Your goal
Word-for-word transcription: reproduce all of the data, but not the pictures.

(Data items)
——

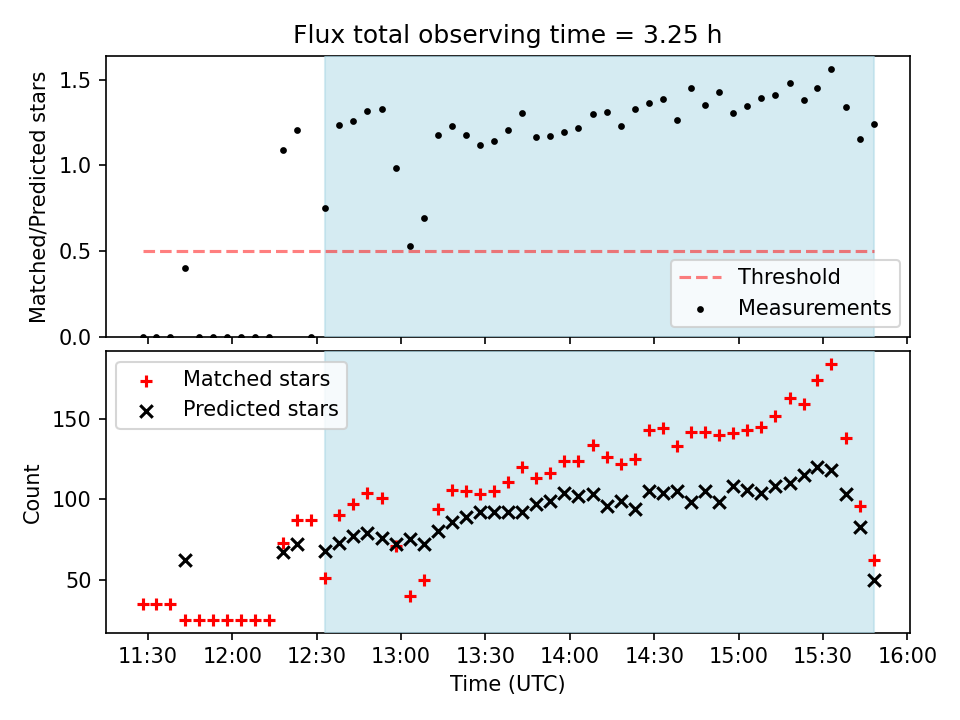 Flux total observing time = 3.25 h

Matched/Predicted stars

1.5
1.0
0.5
0.0

Threshold
Measurements

Matched stars
Predicted stars

Count

150
100
50

11:30 12:00 12:30 13:00 13:30 14:00 14:30 15:00 15:30 16:00
Time (UTC)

——

The answer
 Flux total observing time = 3.25 h

Matched/Predicted stars

1.5
1.0
0.5
0.0

Threshold
Measurements

Matched stars
Predicted stars

Count

150
100
50

11:30 12:00 12:30 13:00 13:30 14:00 14:30 15:00 15:30 16:00
Time (UTC)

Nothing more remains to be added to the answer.